How the Value of Table Health is Calculated Using the TIDB show stats_healthy Command

Note:
This topic has been translated from a Chinese forum by GPT and might contain errors.

Original topic: TIDB show stats_healthy命令查看表健康度的值是如何计算的

| username: residentevil

[TiDB Usage Environment] Production Environment
[TiDB Version] v6.1.7
[Encountered Problem: Problem Phenomenon and Impact] By executing show stats_healthy to check the health of the table, I want to know how this health value is calculated and which parameters can affect this calculation result.

| username: 大飞哥online | Original post link

When modify_count is greater than or equal to row_count, the health is 0;
When modify_count is less than row_count, the health is (1 - modify_count / row_count) * 100.
modify_count represents the number of modified rows in the table, and row_count represents the total number of rows in the table.

| username: residentevil | Original post link

This value changes very quickly, causing the online SQL execution plan to be inaccurate.

| username: 大飞哥online | Original post link

The health value of the table changes very quickly, which is probably due to the high frequency of table modifications.
You must have modified a lot of data, right?

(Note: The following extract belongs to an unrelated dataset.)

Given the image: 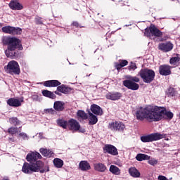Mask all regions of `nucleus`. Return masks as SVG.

| username: 大飞哥online | Original post link

You can adjust the frequency of statistics collection and reduce it.

| username: residentevil | Original post link

The main operations online are INSERT+DELETE, which are indeed related to data changes.

| username: 大飞哥online | Original post link

Then you can schedule the statistics to be collected during off-peak hours.

| username: 路在何chu | Original post link

Write a script to collect and analyze statistics in the middle of the night.

| username: 大飞哥online | Original post link

Without scripts, ANALYZE TABLE can be scheduled as a cron job.

| username: 大飞哥online | Original post link

By default, it can run at any time during the day, but it can be changed to run during off-peak business hours.

| username: Kongdom | Original post link

To be honest, writing a script is a bit safer, providing double protection.

| username: 路在何chu | Original post link

It will have problems after it automatically collects.

| username: 大飞哥online | Original post link

True, double insurance.

| username: 大飞哥online | Original post link

Then you can turn off automatic updates and use a script to handle it.

| username: 逍遥_猫 | Original post link

You can choose an optimized SQL statement based on experience or by testing with EXPLAIN ANALYZE, and bind the optimized SQL statement with the SQL statement executed by the business code through SQL BINDING.

| username: residentevil | Original post link

The ANALYZE TABLE operation takes a long time to execute because the sampled rows are usually around 10%. My cluster has a total of more than 4000 tables, and it takes a whole day to run through them once. :joy:

| username: 像风一样的男子 | Original post link

Write a script to regularly analyze commonly used tables that are frequently inserted and updated, and set a time period for automatic analysis for other tables.

| username: residentevil | Original post link

There is quite a big difference between TiDB and native MySQL in terms of how they collect statistics.

| username: Kongdom | Original post link

After all, one is a distributed database, and the other is a monolithic database.

| username: zhanggame1 | Original post link

There is also a big difference between the KV structure and row storage.